* **TEXTE DE L'EXERCICE**:
▼

Genre !

Quel est le genre littéraire de Metalya entre les mondes ? Dans les comptes rendus qui sont sorties ces dernières semaines, j'ai vu passer des termes comme "fantasy", "fantasy urbaine", "science-fiction", "polar", et même "cyberpunk". C'est compliqué ! Quand j'en parle à des amis, je leur dis généralement que c'est un roman policier, mais dans un univers de fantasy, mais attention, dans un univers de fantasy moderne, et du coup la fantasy a un petit côté science-fiction, et donc... Ouais, c'est compliqué.

Et le pire, c'est que je crois que j'ai fait exprès ? Hmm.

Un genre littéraire, ce n'est rien de plus qu'une façon de dire : "Ce texte ressemble à ceci mais ne ressemble pas à cela." Les genres sont utiles aux auteurs - un peu - pour savoir où ils se situent dans une tradition littéraire, aux éditeurs - pas mal - pour se construire une ligne éditoriale identifiable, et aux lecteurs - souvent - pour savoir si un texte va leur plaire en fonction de leurs lectures antérieures.

Dans mes deux romans précédents, la question du genre ne se posait pas trop : La Crécerelle et Les Six Cauchemars étaient des romans de bonne vieille fantasy, et même d'un sous-genre de fantasy bien identifié, la sword & sorcery (j'en ai parlé abondamment sur ce blog). Le but, c'était de faire quelque chose de très identifiable, de jouer dans un bac à sable particulier, et de voir si je pouvais faire des choses originales à l'intérieur ce bac à sable, sans chercher forcément à en sortir. Comme je suis contrariant, je suis quand même allé lorgner du côté de la SF, notamment pour le système de magie. Mais cela restait quand même de la fantasy bien identifiable.

Avec Metalya, j'ai voulu faire quelque chose de très différent des aventures de la Crécerelle sur plusieurs plans. En termes de genre, l'une des solutions aurait été de simplement écrire dans un genre différent - pondre un roman de SF, par exemple. Mais puisque La Crécerelle et Les Six Cauchemars étaient très solidement ancrés dans un genre spécifique, il me semblait plus intéressant de travailler sur le mélange des genres, pour changer.

En fait, c'est un peu plus compliqué que ça. D'un côté, avec Metalya, j'ai vraiment voulu travailler dans un genre différent - celui du polar. Et dans un sens, les modèles de Metalya sont aussi reconnaissables que ceux des aventures de la Crécerelle : le roman noir, le style hard-boiled américain des années 1930-1950, les privés qui boivent trop, ne prennent pas assez de douches, et se font tabasser dans des ruelles sombres. Je reparlerai d'ailleurs de mes inspirations policières dans des billets à venir.

▲

* **ITEMS FOURNIS**:
▼

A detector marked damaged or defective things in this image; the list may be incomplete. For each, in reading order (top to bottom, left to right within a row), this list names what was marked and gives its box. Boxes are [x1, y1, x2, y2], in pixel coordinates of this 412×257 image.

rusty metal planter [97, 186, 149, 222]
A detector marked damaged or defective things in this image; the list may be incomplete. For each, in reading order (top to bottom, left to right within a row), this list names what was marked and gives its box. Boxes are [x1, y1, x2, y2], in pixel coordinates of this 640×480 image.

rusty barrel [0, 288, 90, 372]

▲
▼

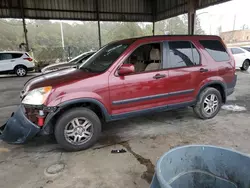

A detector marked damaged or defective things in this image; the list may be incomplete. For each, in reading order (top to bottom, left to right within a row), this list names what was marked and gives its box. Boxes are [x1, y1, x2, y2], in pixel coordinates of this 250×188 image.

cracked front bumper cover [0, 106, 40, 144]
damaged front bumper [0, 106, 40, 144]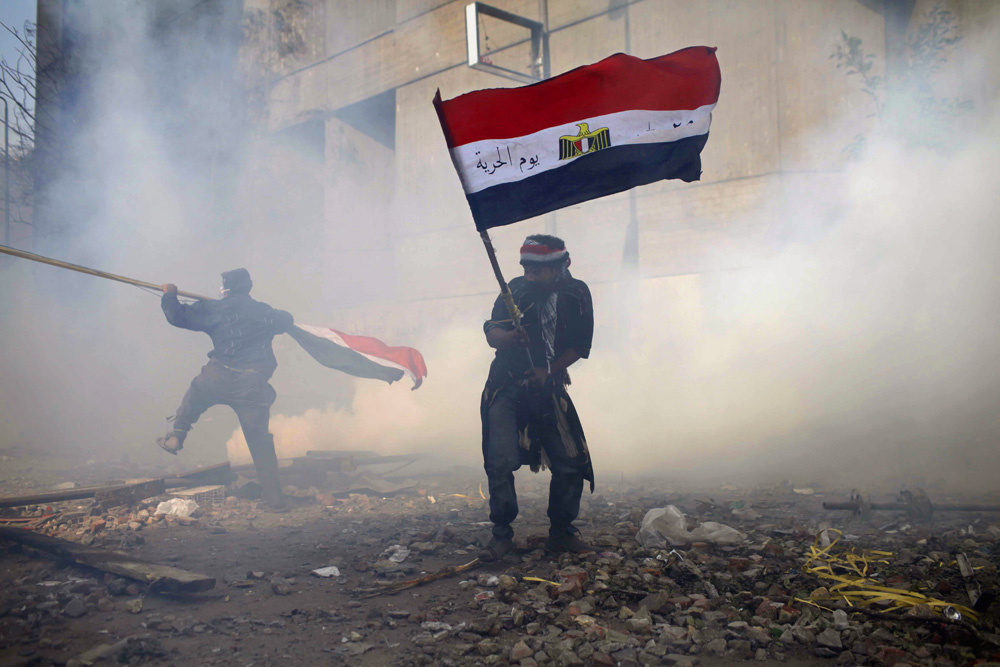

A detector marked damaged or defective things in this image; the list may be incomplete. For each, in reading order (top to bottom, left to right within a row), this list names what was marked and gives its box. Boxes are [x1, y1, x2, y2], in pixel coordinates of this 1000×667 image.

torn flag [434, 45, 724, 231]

▲

* **CONSIGNE 1**:
Réécrivez le passage du billet sur le genre de Metalya qui commence à « En fait, c'est » et se termine à « billets à venir. », en remplaçant « polar » par « roman policier ».
* **CONSIGNE 2**:
D'après le billet sur le genre de Metalya, ces affirmations sont-elles vraies ? Répondez par oui ou par non et citez chaque fois les mots du billet qui tranchent.
(a) La Crécerelle et Les Six Cauchemars appartiennent à la sword & sorcery.
(b) Pour Metalya, l'auteur a choisi d'écrire un roman de SF.
(c) Selon le billet, les genres aident les éditeurs à construire une ligne éditoriale identifiable.
* **CONSIGNE 3**:
Relevez tous les termes de genre que l'auteur du billet sur le genre de Metalya dit avoir vus passer dans les comptes rendus.
Les items ne jouent aucun rôle dans cet exercice.

* **RÉPONSE 1**:
En fait, c'est un peu plus compliqué que ça. D'un côté, avec Metalya, j'ai vraiment voulu travailler dans un genre différent - celui du roman policier. Et dans un sens, les modèles de Metalya sont aussi reconnaissables que ceux des aventures de la Crécerelle : le roman noir, le style hard-boiled américain des années 1930-1950, les privés qui boivent trop, ne prennent pas assez de douches, et se font tabasser dans des ruelles sombres. Je reparlerai d'ailleurs de mes inspirations policières dans des billets à venir.

* **RÉPONSE 2**:
(a) Oui : « et même d'un sous-genre de fantasy bien identifié, la sword & sorcery »
(b) Non : « il me semblait plus intéressant de travailler sur le mélange des genres, pour changer »
(c) Oui : « aux éditeurs - pas mal - pour se construire une ligne éditoriale identifiable »

* **RÉPONSE 3**:
fantasy, fantasy urbaine, science-fiction, polar, cyberpunk